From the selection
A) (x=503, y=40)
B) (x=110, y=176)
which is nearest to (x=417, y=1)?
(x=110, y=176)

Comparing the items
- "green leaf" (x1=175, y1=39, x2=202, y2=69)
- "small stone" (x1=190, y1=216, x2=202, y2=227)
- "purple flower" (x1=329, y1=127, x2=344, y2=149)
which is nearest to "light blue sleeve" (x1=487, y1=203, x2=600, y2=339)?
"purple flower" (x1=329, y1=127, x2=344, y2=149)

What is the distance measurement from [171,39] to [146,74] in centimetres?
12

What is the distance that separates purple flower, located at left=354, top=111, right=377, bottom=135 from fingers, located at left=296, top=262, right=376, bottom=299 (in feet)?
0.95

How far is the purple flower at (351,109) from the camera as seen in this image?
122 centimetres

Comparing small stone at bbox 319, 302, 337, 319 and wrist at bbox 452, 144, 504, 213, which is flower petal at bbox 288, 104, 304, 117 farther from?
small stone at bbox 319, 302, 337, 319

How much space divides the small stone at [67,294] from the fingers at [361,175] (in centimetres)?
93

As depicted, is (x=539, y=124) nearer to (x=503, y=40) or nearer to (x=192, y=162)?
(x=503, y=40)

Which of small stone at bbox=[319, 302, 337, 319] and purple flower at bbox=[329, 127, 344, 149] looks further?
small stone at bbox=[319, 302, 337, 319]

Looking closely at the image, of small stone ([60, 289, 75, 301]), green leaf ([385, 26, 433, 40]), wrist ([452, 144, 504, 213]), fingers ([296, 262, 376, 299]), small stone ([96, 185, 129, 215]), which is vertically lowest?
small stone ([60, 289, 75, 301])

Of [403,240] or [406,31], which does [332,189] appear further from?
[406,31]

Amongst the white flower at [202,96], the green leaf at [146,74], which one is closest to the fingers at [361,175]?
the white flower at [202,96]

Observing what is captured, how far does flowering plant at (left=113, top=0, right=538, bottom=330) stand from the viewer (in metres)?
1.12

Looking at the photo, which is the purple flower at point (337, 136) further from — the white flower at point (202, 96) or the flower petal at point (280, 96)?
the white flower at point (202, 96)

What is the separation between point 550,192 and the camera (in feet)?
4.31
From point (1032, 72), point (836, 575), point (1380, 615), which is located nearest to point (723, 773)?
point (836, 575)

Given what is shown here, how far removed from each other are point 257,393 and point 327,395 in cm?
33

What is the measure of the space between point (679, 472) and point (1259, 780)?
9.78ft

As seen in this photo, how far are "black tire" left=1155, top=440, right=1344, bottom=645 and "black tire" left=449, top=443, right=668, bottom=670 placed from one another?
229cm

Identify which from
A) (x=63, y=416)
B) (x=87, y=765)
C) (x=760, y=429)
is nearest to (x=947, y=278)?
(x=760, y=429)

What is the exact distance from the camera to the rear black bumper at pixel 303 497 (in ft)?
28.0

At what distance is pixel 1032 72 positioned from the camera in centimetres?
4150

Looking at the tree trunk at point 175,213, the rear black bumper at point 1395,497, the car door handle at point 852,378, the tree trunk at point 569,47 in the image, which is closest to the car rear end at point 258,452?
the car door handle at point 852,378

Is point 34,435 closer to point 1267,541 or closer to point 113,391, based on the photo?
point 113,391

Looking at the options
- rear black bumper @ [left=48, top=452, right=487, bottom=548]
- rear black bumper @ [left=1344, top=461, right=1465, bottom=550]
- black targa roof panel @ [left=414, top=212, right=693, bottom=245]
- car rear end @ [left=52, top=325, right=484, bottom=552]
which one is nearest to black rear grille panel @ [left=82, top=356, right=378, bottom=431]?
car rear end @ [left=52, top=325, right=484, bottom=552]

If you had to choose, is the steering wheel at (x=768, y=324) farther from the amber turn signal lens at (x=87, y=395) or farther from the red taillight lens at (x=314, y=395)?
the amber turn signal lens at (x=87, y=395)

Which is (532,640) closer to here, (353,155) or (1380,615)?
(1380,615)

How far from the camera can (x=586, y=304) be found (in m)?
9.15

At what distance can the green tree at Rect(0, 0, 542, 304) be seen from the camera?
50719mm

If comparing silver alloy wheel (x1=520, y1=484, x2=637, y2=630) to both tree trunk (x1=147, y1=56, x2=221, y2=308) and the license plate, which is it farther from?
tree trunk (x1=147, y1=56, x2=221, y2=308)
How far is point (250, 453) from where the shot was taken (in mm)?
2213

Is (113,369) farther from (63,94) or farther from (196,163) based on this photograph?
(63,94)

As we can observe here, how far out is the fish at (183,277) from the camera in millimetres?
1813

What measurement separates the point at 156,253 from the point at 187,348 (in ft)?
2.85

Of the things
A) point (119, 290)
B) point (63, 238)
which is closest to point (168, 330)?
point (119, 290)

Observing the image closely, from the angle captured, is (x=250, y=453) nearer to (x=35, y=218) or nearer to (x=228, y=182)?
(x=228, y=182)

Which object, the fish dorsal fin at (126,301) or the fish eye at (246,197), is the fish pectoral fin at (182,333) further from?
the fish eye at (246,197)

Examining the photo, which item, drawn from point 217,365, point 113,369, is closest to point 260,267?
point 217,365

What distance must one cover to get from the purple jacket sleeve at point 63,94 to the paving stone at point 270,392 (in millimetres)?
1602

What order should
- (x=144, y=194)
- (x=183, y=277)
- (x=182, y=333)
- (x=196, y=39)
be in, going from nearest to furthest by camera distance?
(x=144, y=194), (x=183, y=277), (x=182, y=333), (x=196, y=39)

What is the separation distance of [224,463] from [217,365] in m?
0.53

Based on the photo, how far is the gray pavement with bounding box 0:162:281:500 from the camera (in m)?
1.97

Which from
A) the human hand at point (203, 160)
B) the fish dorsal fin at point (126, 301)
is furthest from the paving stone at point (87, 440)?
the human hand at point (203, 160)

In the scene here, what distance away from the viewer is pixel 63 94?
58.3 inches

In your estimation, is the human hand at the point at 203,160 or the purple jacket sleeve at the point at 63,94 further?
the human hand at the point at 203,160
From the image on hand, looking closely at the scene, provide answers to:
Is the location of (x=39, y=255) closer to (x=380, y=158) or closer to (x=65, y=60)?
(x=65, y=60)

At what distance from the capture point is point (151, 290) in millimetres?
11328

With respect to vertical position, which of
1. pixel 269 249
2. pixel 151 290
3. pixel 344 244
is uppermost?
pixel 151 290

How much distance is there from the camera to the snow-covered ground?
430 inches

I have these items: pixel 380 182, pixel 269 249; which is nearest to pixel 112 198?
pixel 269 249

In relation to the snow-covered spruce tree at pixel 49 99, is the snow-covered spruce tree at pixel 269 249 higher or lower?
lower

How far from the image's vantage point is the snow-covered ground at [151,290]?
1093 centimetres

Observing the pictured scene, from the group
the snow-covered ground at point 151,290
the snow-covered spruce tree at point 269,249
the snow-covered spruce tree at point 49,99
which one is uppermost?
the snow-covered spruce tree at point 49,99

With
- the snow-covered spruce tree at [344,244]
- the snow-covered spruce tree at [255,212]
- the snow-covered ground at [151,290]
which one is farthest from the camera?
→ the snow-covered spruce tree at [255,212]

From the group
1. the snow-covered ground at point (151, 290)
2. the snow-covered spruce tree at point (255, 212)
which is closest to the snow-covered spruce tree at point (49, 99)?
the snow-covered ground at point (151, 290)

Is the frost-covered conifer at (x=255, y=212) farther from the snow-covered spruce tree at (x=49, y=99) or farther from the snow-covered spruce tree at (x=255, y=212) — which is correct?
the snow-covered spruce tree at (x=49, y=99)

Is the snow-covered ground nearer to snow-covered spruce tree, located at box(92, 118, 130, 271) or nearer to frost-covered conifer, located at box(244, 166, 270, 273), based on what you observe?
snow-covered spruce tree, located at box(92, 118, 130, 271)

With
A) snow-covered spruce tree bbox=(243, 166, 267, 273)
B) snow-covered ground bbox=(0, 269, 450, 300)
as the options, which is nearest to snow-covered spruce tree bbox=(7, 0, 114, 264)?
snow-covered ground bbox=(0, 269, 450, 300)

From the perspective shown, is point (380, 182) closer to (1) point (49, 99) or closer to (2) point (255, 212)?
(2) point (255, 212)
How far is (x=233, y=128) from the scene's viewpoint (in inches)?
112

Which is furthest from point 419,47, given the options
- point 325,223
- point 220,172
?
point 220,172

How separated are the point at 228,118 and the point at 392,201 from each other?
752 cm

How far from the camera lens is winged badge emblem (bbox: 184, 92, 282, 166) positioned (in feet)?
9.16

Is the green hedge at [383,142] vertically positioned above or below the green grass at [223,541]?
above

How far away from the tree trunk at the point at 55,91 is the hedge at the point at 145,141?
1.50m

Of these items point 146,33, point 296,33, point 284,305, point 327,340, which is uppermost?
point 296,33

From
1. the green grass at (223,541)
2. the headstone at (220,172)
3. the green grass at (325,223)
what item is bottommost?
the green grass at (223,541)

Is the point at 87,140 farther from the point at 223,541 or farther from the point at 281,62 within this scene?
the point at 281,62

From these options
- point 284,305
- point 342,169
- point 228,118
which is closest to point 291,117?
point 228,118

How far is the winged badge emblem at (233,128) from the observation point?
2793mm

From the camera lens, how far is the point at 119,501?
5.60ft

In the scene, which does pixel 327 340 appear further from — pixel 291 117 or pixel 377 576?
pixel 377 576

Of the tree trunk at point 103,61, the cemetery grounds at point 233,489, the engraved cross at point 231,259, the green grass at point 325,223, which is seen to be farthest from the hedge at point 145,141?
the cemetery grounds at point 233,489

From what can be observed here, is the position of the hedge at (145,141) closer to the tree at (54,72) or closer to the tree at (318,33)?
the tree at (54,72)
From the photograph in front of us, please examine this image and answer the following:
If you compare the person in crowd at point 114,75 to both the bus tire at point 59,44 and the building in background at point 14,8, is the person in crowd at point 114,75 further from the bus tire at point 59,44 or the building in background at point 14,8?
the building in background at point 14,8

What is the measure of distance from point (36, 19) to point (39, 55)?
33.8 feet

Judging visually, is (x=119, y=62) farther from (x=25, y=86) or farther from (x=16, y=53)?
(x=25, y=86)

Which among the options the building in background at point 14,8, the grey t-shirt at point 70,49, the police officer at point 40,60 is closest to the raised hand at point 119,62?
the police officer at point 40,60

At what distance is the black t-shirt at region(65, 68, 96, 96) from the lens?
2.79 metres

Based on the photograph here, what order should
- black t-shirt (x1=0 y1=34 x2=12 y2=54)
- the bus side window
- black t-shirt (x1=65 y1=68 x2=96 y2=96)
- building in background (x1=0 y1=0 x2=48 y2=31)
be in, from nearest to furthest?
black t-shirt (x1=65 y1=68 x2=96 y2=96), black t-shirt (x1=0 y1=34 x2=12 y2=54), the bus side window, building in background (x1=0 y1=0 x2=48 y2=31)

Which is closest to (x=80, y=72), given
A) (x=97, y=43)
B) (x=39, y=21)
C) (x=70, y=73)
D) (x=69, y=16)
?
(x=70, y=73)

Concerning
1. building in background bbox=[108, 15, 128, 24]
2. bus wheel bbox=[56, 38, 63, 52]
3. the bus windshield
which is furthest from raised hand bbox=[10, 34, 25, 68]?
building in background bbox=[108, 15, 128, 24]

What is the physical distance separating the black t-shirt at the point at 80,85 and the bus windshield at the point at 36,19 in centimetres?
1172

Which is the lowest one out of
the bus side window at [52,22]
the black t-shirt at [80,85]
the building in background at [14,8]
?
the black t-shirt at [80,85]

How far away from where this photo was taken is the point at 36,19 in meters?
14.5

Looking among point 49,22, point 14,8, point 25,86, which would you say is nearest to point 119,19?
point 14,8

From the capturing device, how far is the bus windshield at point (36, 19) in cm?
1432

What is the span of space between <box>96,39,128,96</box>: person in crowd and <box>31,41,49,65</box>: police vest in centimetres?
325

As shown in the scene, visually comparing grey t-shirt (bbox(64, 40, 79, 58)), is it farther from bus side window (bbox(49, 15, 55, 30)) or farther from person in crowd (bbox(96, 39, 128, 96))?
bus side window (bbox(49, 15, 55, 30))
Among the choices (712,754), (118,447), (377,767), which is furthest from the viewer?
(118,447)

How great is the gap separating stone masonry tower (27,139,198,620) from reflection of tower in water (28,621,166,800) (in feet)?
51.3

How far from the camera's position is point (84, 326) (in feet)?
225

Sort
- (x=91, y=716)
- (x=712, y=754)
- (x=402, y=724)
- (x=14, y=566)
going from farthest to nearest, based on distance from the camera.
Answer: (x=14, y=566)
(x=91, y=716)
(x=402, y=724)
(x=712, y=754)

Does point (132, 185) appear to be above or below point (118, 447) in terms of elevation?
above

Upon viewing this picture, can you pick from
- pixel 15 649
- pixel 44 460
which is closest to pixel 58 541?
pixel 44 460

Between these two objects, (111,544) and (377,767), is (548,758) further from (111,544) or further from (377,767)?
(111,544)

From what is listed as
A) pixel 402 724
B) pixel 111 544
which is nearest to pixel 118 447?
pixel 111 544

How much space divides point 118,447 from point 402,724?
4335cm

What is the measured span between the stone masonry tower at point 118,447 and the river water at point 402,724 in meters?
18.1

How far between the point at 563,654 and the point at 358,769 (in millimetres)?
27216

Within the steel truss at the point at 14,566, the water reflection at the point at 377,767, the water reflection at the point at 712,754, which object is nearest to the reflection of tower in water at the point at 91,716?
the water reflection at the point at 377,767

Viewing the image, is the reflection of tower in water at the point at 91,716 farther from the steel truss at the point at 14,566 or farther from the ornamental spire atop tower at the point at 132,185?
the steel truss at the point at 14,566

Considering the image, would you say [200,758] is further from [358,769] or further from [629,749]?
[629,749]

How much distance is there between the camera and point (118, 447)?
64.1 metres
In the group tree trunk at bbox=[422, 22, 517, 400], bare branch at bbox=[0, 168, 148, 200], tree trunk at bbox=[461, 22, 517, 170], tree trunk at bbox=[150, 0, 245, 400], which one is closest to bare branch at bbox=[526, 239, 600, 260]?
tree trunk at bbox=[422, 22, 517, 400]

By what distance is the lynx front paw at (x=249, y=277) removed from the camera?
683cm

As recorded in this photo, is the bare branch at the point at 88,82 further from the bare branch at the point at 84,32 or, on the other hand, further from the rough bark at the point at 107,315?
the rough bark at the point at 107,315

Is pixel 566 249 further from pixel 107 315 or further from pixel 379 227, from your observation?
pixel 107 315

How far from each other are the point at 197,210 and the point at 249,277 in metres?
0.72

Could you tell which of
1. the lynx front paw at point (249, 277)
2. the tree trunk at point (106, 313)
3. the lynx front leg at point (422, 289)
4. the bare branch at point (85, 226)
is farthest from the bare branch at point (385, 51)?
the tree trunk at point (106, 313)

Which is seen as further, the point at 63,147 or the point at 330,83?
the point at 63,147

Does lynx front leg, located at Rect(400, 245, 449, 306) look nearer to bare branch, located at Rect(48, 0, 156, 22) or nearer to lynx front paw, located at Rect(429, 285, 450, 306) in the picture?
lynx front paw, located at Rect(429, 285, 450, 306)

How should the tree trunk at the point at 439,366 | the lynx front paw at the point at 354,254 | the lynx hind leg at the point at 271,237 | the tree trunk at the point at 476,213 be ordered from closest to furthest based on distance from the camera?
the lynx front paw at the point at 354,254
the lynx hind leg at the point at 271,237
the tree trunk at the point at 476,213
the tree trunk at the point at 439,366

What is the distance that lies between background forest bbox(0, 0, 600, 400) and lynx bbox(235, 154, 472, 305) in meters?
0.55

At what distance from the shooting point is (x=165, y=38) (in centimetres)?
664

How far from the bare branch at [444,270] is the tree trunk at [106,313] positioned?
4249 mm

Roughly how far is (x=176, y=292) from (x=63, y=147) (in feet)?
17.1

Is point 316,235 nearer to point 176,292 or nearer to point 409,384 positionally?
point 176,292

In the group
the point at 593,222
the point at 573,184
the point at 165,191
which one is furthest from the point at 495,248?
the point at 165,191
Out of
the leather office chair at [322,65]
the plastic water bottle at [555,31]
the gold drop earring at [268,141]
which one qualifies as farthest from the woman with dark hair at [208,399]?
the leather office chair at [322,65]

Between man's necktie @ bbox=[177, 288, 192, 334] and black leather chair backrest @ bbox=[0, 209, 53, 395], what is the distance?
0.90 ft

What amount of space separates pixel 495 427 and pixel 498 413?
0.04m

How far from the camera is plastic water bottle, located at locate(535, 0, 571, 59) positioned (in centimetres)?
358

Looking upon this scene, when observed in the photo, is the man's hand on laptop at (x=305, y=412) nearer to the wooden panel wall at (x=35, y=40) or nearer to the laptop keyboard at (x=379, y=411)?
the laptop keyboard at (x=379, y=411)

---+---

Copy out every line from the one containing "What is the distance that lies" to the end of the material, both ends included.

RESULT FOR THIS TASK:
What is the distance that lies between background forest bbox(0, 0, 600, 400) and lynx bbox(235, 154, 472, 305) in meters?
0.55

At what distance from the shooting point is (x=165, y=38) (in centimetres)?
664

How far from the bare branch at [444,270] is the tree trunk at [106,313] positioned?
4249 mm

Roughly how far is (x=176, y=292) from (x=63, y=147) (in feet)?
17.1

Is point 316,235 nearer to point 176,292 or nearer to point 409,384 positionally?
point 176,292

In the group
the point at 593,222
the point at 573,184
the point at 165,191
which one is furthest from the point at 495,248?
the point at 165,191
Out of
the leather office chair at [322,65]
the plastic water bottle at [555,31]
the gold drop earring at [268,141]
which one qualifies as farthest from the woman with dark hair at [208,399]?
the leather office chair at [322,65]

Between man's necktie @ bbox=[177, 288, 192, 334] and black leather chair backrest @ bbox=[0, 209, 53, 395], what is the distance?
0.90 ft

What amount of space separates pixel 495 427 and pixel 498 413?
0.04m

How far from the camera is plastic water bottle, located at locate(535, 0, 571, 59) positioned (in centimetres)?
358

Looking upon this scene, when observed in the photo, is the man's hand on laptop at (x=305, y=412) nearer to the wooden panel wall at (x=35, y=40) or nearer to the laptop keyboard at (x=379, y=411)?
the laptop keyboard at (x=379, y=411)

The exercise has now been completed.